**Task to carry out**: Exactly as written, return every line of the data below apart from the pictures.

**Caption-style text data**:
BEGIN

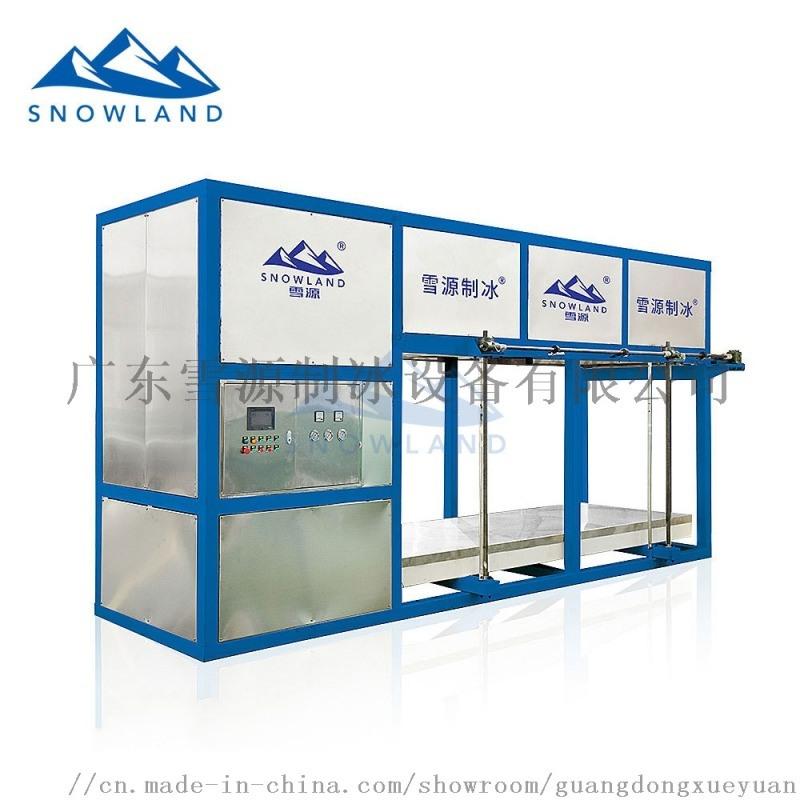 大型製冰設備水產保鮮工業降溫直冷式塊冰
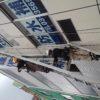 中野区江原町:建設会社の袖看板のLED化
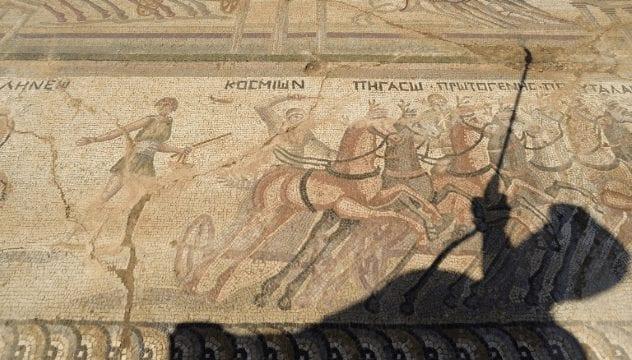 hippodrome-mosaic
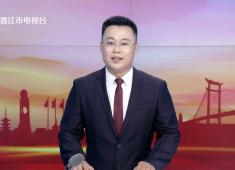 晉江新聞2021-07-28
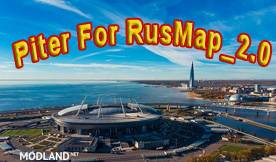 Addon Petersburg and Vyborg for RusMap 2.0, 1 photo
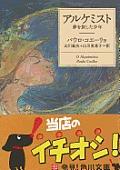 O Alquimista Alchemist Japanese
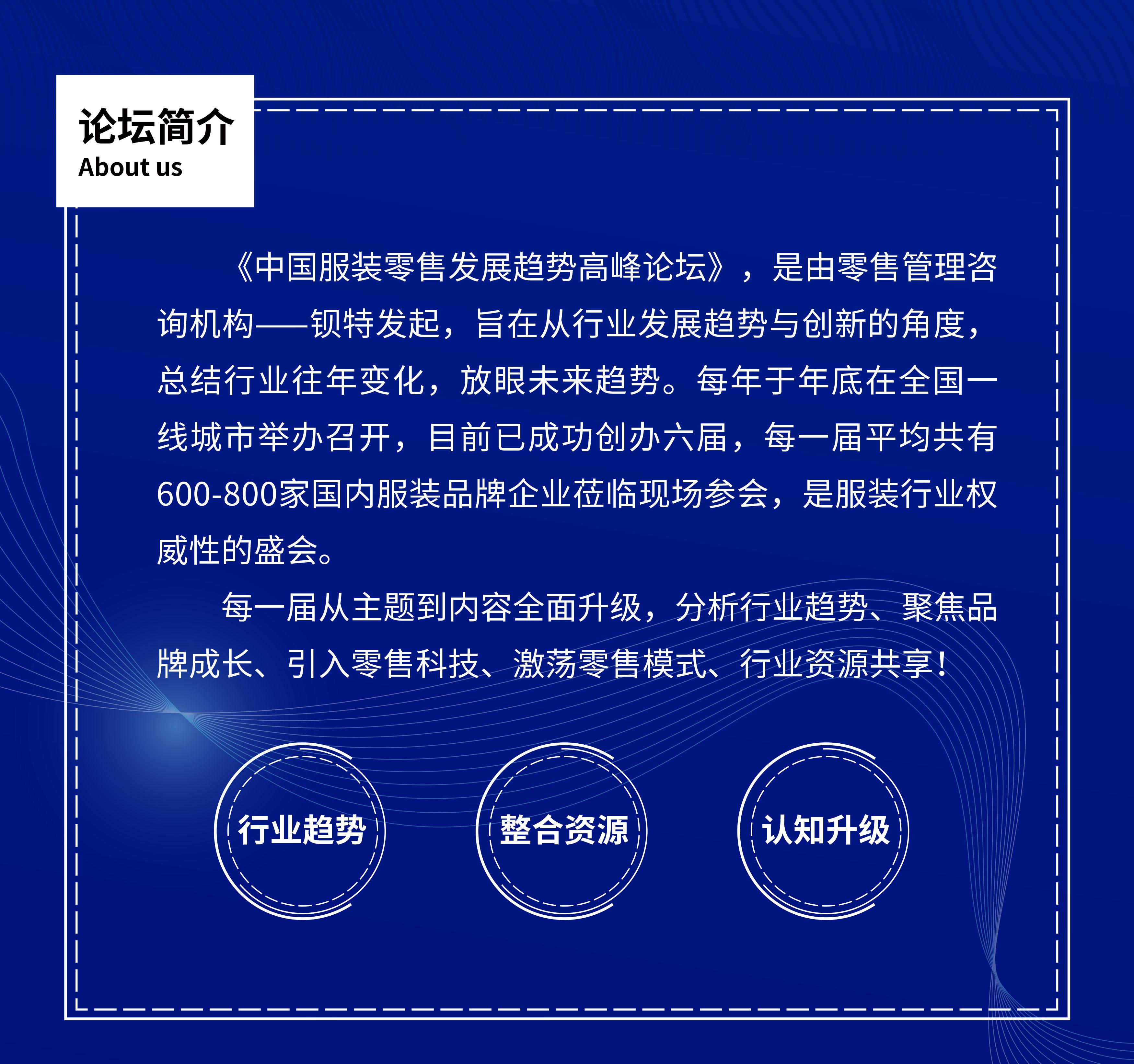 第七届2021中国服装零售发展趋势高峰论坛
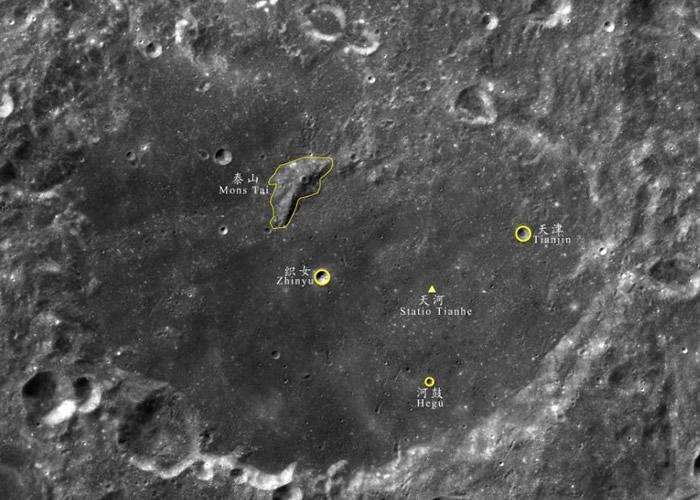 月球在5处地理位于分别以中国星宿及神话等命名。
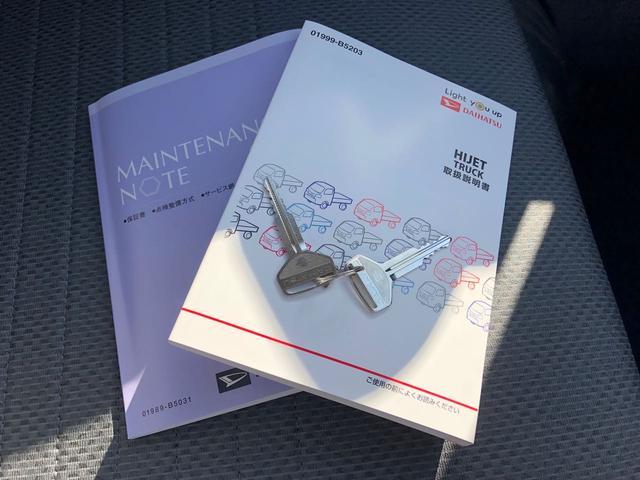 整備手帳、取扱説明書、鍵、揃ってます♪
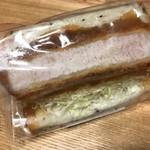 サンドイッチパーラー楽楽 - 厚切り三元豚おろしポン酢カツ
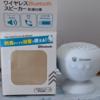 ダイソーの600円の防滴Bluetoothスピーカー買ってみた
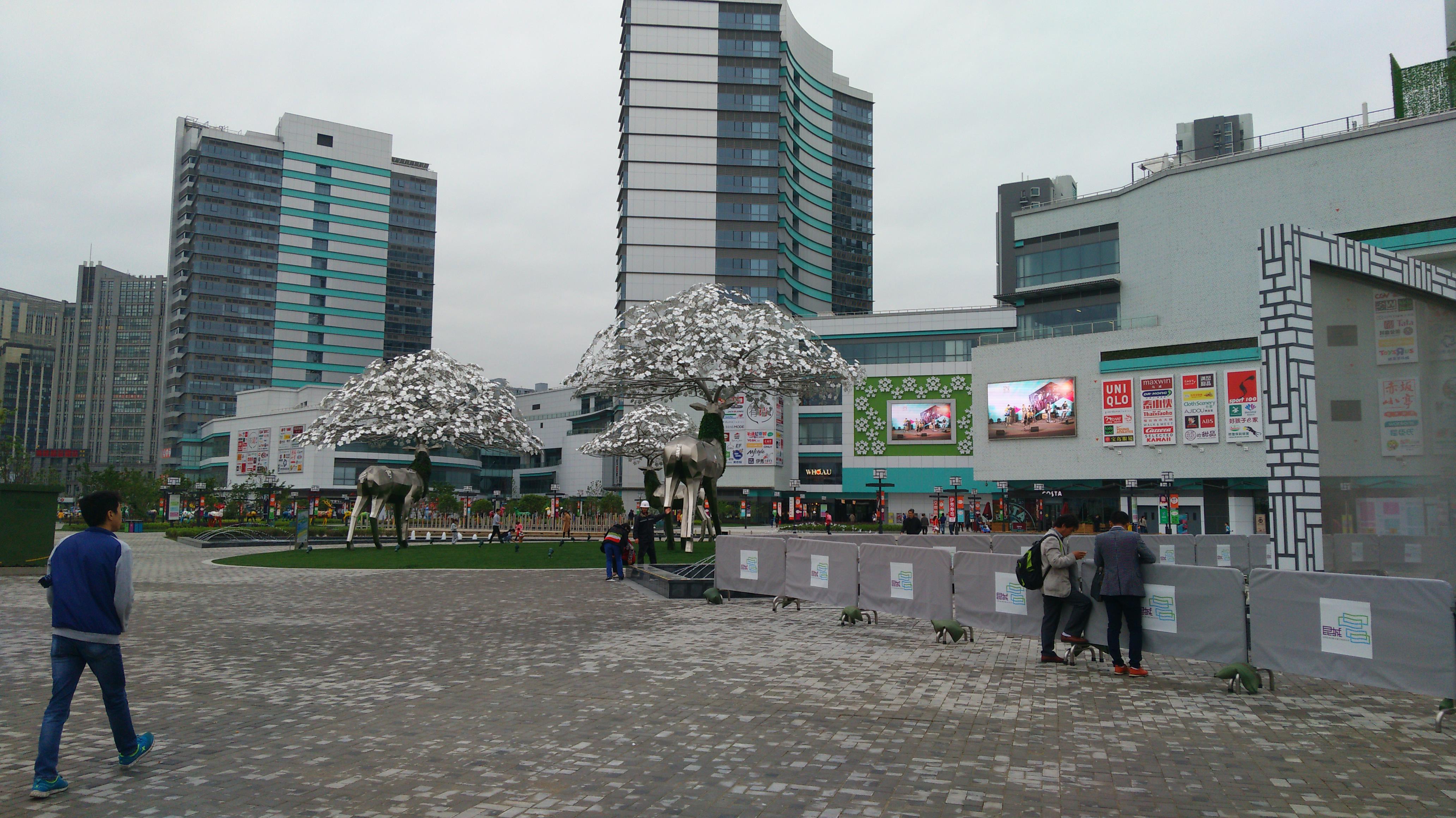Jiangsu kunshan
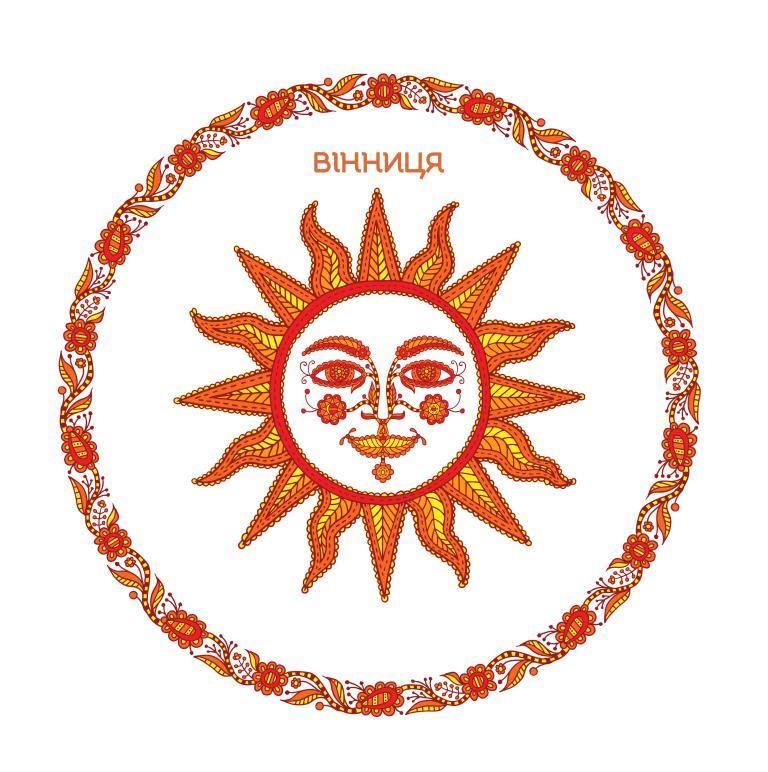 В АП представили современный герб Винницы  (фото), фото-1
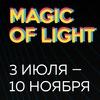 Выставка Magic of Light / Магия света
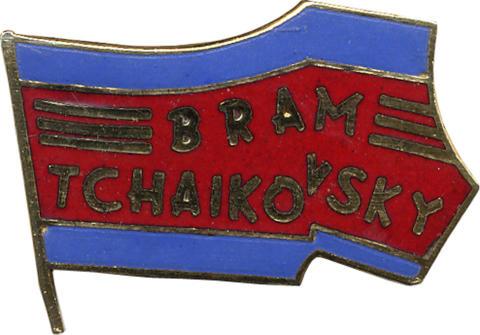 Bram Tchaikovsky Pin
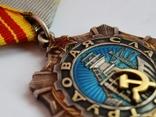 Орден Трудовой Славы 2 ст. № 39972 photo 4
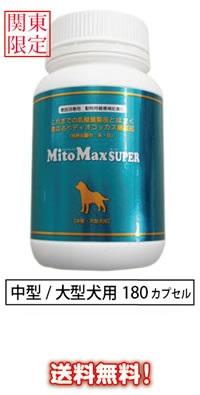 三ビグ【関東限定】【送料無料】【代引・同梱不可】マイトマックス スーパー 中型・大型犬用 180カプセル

END

**Solved exercise**:
 大型製冰設備水產保鮮工業降溫直冷式塊冰
 中野区江原町:建設会社の袖看板のLED化
 hippodrome-mosaic
 晉江新聞2021-07-28
 Addon Petersburg and Vyborg for RusMap 2.0, 1 photo
 O Alquimista Alchemist Japanese
 第七届2021中国服装零售发展趋势高峰论坛
 月球在5处地理位于分别以中国星宿及神话等命名。
 整備手帳、取扱説明書、鍵、揃ってます♪
 サンドイッチパーラー楽楽 - 厚切り三元豚おろしポン酢カツ
 ダイソーの600円の防滴Bluetoothスピーカー買ってみた
Jiangsu kunshan
 В АП представили современный герб Винницы  (фото), фото-1
 Выставка Magic of Light / Магия света
 Bram Tchaikovsky Pin
 Орден Трудовой Славы 2 ст. № 39972 photo 4
 三ビグ【関東限定】【送料無料】【代引・同梱不可】マイトマックス スーパー 中型・大型犬用 180カプセル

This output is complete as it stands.